In answer to the letter of "Antæus," I should like to point...

Edinburgh (Scot.) Dispatch

In answer to the letter of "Antæus," I should like to point out that as long as a child believes in ogres he suffers from this fear. He may lie awake at nights, have bad dreams, and be seriously affected in health by a thing which has no reality. When the time comes that the boy has risen to that point of mental development where he no longer believes in ogres, his fear of them is entirely cured, and the ills attendant on this fear disappear. In the same way, as long as a man believes that each person has a mind of his own, he cannot help believing to some extent in the power of suggestion, and this belief, Christian Science teaches, acts injuriously on the system. As mesmeric treatment is not based upon the truth of being, but upon illusion, it would seem that all high-minded people would hesitate to place themselves under its influence, no matter who the operator might be. Christian Scientists are, however, convinced of the powerlessness of one human mind, so called, to control another.
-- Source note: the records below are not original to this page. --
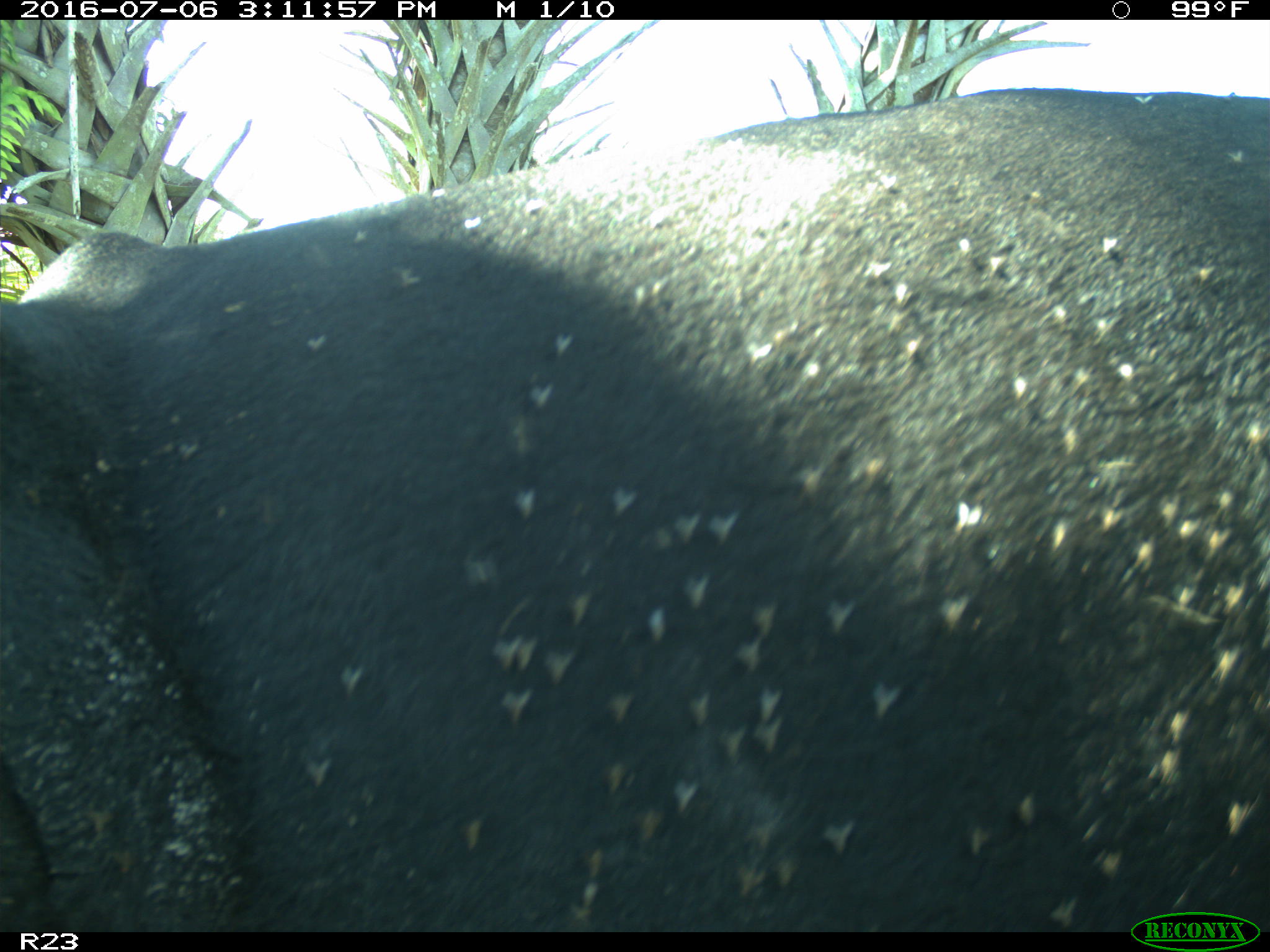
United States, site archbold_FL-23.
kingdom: Animalia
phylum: Chordata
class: Mammalia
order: Artiodactyla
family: Bovidae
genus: Bos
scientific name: Bos taurus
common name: domestic cow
The health which Christian Scientists enjoy is founded on the recognition of the nature of God as the source of life, omnipotent good, ever-present Love. The steps by which this position is gained are the steps pointed out by the Master,—purity, meekness, self-renunciation. As we cease believing in a will of our own, we cease believing in the wills of other people, and to that extent become conscious of the government of the divine Mind.